Nov 292010
 

Ho letto recentemente un articolo che mi ha fatto riflettere molto. Quindi lo voglio condividere con gli amici di ventilab.

Gli autori, canadesi, hanno disegnato uno studio di coorte per determinare se esiste un’associazione tra età avanzata e mortalità nei pazienti ricoverati in Terapia Intensiva  (TI) per polmonite grave (1). Essi ritengono che per ricoverare un paziente in TI si dovrebbe tenere decisamente (“strongly”) conto dell’età qualora questa fosse indipendentemente associata alla mortalità.

Sono stati studiati 351 pazienti con polmonite ricoverati in TI entro 24 ore dall’arrivo in Pronto Soccorso. La mortalità a 30 giorni era del 10% nei pazienti con meno di 60 anni ed aumentava nelle fasce di età più avanzata arrivando al  30% nel gruppo di età superiore o uguale agli 80 anni. La mortalità ad un anno dal ricovero si elevava progressivamente con l’età, dal 19% al di sotto dei 60 anni al 57% al di sopra degli 80. L’età era indipendemente associata sia alla mortalità ad 1 mese (adjusted hazard ratio 1.24, CI 95% 1.03-1.49 per incrementi di 10 anni) che ad 1 anno (adjusted hazard ratio 1.39, CI 95% 1.21-1.60 per incrementi di 10 anni).

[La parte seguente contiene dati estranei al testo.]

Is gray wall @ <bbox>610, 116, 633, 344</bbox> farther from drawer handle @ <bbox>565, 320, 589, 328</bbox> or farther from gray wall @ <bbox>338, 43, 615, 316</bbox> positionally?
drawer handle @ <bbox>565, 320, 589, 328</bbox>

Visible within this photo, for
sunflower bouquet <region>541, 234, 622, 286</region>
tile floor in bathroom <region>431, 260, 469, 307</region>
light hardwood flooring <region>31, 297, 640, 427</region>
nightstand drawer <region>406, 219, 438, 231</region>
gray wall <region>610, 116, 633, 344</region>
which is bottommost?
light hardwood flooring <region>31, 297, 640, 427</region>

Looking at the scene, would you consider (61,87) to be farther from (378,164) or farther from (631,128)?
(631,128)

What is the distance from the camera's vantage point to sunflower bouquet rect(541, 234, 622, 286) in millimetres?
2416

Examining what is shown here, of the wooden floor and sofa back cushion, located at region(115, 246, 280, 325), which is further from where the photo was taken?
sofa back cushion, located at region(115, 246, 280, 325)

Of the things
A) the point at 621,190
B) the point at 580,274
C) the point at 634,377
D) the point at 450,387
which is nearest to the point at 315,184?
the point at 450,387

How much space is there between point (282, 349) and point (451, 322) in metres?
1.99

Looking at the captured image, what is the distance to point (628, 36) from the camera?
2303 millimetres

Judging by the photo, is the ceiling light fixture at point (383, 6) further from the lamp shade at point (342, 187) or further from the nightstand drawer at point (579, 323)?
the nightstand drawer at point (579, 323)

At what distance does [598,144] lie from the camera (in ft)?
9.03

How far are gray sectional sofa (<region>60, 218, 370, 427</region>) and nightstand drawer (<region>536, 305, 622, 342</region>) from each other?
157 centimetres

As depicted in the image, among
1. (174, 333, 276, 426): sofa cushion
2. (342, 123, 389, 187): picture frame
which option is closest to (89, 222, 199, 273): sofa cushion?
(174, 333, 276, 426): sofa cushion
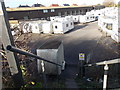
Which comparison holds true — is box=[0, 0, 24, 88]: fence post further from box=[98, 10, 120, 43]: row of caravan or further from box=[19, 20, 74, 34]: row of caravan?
box=[19, 20, 74, 34]: row of caravan

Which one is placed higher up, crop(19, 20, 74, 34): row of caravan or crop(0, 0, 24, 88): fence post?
crop(0, 0, 24, 88): fence post

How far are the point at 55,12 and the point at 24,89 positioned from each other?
3551cm

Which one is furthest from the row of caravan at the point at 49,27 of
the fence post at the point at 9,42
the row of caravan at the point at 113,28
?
the fence post at the point at 9,42

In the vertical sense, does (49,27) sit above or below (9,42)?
below

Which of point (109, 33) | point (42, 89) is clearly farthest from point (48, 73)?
point (109, 33)

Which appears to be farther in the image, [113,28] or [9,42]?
[113,28]

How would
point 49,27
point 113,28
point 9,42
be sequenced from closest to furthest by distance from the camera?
point 9,42
point 113,28
point 49,27

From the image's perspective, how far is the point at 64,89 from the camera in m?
4.52

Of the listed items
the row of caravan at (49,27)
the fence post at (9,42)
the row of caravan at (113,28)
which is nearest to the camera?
the fence post at (9,42)

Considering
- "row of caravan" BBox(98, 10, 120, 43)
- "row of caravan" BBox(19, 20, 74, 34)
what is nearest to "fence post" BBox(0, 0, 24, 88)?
"row of caravan" BBox(98, 10, 120, 43)

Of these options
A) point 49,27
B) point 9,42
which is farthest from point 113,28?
point 9,42

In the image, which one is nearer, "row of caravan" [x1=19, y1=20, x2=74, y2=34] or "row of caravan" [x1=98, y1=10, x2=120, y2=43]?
"row of caravan" [x1=98, y1=10, x2=120, y2=43]

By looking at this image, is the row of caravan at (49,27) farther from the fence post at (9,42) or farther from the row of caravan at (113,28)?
the fence post at (9,42)

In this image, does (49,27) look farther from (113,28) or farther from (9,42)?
(9,42)
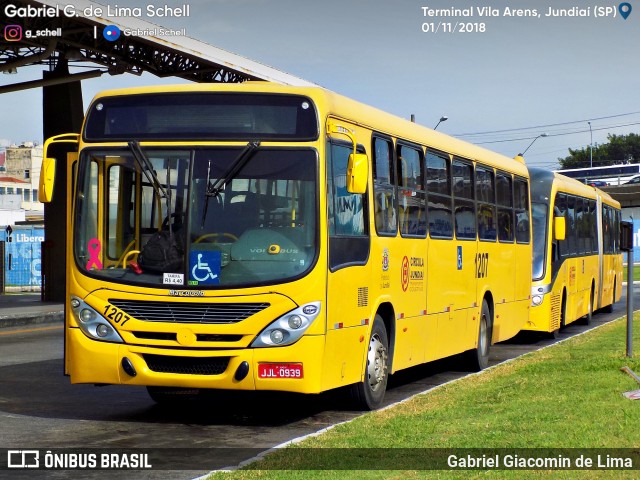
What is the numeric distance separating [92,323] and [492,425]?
3663mm

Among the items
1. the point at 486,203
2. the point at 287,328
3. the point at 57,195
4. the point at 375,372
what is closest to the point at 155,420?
the point at 287,328

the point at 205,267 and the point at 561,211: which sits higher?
the point at 561,211

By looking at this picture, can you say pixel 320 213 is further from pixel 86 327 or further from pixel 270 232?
pixel 86 327

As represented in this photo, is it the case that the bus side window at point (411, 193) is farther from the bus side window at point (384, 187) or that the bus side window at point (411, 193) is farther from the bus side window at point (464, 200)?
the bus side window at point (464, 200)

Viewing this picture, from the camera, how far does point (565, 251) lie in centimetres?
2366

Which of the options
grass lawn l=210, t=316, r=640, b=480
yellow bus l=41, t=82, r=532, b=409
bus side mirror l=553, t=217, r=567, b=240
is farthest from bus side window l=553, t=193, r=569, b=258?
yellow bus l=41, t=82, r=532, b=409

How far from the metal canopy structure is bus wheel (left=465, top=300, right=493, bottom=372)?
12.4 metres

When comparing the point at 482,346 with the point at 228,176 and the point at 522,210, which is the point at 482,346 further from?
the point at 228,176

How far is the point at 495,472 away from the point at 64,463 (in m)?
3.21

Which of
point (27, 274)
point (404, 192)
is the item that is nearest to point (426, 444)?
point (404, 192)

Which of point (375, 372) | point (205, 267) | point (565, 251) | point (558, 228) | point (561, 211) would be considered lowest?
point (375, 372)

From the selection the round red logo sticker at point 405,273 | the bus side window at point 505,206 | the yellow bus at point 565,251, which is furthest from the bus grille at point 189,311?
the yellow bus at point 565,251

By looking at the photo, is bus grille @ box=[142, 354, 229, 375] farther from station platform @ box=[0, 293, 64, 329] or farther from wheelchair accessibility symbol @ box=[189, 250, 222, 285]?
station platform @ box=[0, 293, 64, 329]

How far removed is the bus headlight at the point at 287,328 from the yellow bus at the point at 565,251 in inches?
446
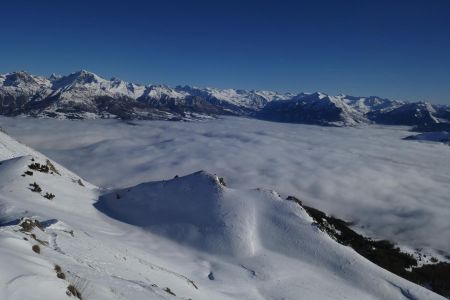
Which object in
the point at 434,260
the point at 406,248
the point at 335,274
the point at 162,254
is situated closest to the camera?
the point at 162,254

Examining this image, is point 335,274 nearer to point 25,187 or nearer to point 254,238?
point 254,238

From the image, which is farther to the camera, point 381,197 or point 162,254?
point 381,197

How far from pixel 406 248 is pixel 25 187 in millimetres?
96843

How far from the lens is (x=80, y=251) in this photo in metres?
28.1

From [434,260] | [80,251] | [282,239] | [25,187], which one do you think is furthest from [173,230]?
[434,260]

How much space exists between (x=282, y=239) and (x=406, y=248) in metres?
67.1

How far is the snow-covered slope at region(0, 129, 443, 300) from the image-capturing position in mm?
28250

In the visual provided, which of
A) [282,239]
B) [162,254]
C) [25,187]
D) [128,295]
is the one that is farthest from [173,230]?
[128,295]

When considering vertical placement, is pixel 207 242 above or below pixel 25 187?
below

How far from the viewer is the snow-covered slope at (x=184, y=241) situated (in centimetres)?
2825

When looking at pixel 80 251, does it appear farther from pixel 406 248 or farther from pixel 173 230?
pixel 406 248

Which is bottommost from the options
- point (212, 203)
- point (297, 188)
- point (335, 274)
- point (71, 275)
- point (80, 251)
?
point (297, 188)

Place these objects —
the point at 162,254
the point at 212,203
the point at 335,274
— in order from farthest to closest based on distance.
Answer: the point at 212,203 < the point at 335,274 < the point at 162,254

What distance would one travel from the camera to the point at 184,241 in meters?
54.7
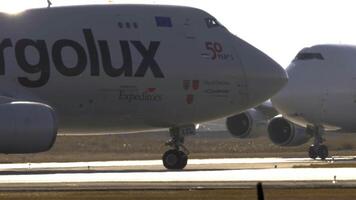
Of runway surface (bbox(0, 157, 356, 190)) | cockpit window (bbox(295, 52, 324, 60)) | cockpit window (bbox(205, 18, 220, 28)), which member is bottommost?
runway surface (bbox(0, 157, 356, 190))

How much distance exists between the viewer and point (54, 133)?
113 feet

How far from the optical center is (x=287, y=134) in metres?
63.3

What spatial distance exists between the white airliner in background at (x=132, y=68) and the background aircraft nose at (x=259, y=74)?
35 mm

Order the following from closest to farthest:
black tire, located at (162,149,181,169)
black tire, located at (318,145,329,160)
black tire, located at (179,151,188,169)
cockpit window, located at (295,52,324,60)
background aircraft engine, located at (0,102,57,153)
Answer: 1. background aircraft engine, located at (0,102,57,153)
2. black tire, located at (179,151,188,169)
3. black tire, located at (162,149,181,169)
4. black tire, located at (318,145,329,160)
5. cockpit window, located at (295,52,324,60)

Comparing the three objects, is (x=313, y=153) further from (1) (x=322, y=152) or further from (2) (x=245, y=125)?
(2) (x=245, y=125)

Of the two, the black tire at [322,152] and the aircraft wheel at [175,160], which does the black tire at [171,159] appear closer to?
the aircraft wheel at [175,160]

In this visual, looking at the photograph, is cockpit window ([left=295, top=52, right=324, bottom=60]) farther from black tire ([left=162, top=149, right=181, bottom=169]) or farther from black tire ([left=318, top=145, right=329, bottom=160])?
black tire ([left=162, top=149, right=181, bottom=169])

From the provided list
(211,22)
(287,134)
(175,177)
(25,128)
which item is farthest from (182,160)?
(287,134)

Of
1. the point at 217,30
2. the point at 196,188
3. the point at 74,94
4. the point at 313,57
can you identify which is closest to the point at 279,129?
the point at 313,57

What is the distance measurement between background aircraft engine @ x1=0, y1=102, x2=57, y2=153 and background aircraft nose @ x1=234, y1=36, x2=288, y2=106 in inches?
457

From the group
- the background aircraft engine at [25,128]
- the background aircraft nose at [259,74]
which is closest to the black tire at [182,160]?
the background aircraft nose at [259,74]

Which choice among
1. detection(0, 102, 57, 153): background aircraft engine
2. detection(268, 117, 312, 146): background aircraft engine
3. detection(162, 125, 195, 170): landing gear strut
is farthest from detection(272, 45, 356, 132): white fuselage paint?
detection(0, 102, 57, 153): background aircraft engine

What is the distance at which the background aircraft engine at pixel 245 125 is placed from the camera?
62.2m

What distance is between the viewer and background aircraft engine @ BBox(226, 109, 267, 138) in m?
62.2
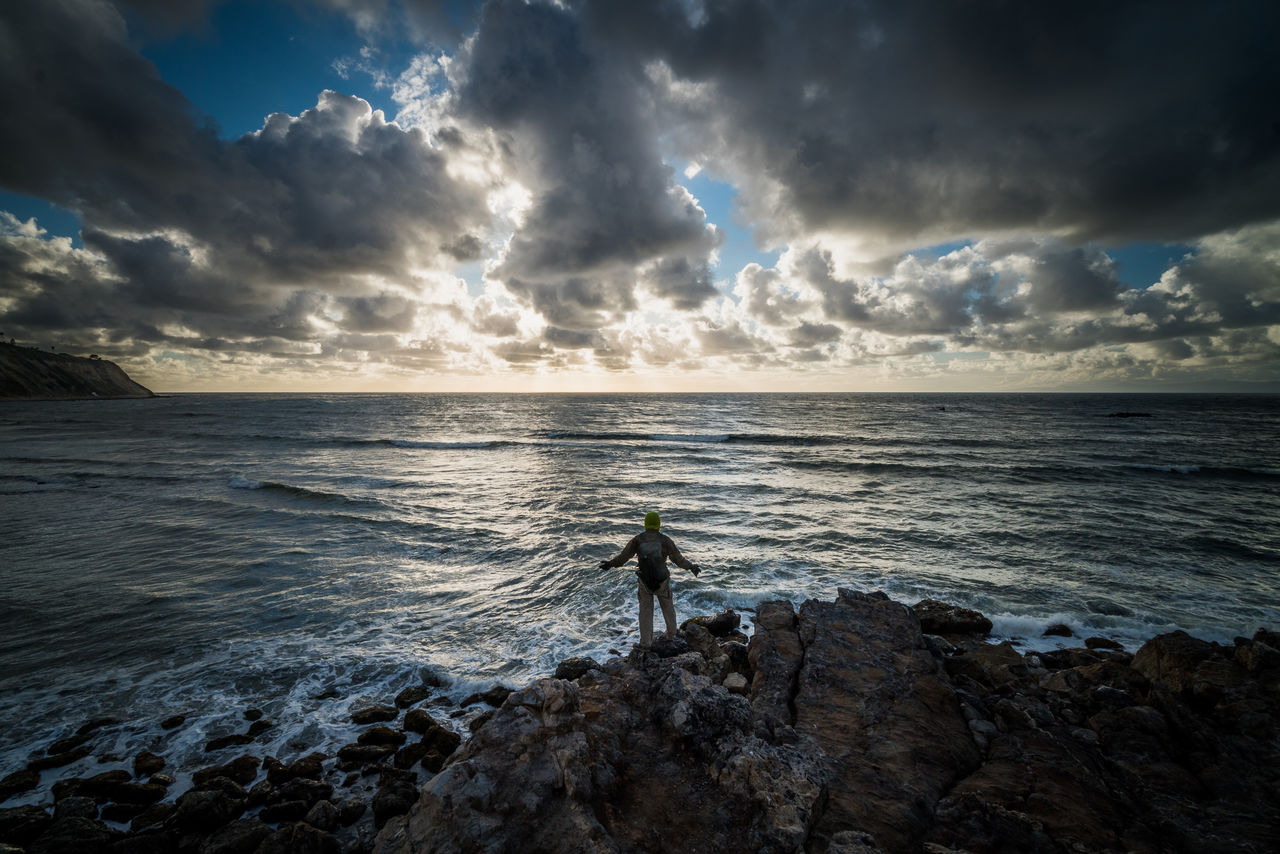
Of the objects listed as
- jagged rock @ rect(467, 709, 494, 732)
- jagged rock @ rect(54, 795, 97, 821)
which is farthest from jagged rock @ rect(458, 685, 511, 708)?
jagged rock @ rect(54, 795, 97, 821)

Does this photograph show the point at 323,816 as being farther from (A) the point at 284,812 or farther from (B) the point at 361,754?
(B) the point at 361,754

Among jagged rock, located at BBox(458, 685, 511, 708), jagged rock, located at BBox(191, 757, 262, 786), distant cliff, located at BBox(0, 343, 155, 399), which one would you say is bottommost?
jagged rock, located at BBox(458, 685, 511, 708)

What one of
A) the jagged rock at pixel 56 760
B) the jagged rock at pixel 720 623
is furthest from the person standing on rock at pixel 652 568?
the jagged rock at pixel 56 760

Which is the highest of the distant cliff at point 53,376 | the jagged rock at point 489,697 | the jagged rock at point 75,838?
the distant cliff at point 53,376

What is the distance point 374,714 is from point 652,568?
532cm

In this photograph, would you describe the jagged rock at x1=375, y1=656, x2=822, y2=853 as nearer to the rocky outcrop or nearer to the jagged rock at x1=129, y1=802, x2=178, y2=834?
the rocky outcrop

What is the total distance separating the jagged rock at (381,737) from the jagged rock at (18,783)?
3785 millimetres

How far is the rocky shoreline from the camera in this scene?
3.95m

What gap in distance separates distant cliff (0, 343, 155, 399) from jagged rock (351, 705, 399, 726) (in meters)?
203

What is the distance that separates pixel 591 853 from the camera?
11.4 feet

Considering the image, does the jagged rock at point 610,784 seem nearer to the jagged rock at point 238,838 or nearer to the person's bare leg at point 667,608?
the jagged rock at point 238,838

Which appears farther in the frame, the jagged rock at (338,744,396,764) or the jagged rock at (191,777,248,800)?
the jagged rock at (338,744,396,764)

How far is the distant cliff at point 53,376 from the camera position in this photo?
128 m

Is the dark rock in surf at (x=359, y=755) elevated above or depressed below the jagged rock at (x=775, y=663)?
below
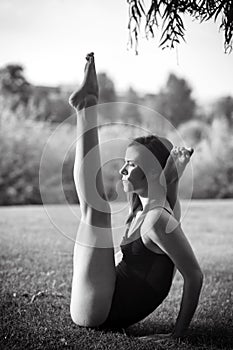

In altre parole, gli autori hanno dimostrato che nei pazienti dello studio ogni decade di aumento dell’età si associa ad un aumento della mortalità del 24% ad un mese e del 39% ad un anno.

Gli autori commentano che, alla luce di questi risultati, “i pazienti e le loro famiglie sceglierebbero di rinunciare a terapie intensive invasive, dispendiose e possibilmente futili, conoscendo la gravissima prognosi sia a breve che a lungo termine“.

La conclusione dell’articolo è che quindi le limitazioni al trattamento intensivo dettate dalla sola età “possono non essere irragionevoli”. E che i risultati dello studio possono essere utilizzati per supportare il peso che molti intensivisti attribuiscono all’età del paziente quando prendono decisioni cliniche.

Mi viene un dubbio: o io non ho capito bene il significato dello studio oppure esso sostiene che se una persona ha il 30% di probabilità di morire può non valere la pena di curarla in Terapia Intensiva. E che una persona preferirebbe morire piuttosto di farsi ricoverare in TI se sapesse di avere 2 probabilità su 3 di sopravvivere.

Beh, se così fosse, potremmo chiudere domani le Terapie Intensive. Infatti nei pazienti ricoverati in TI la mortalità alla dimissione ospedaliera è di circa il 30% (2): quindi il paziente medio ha circa il 30% di probabilità di morte.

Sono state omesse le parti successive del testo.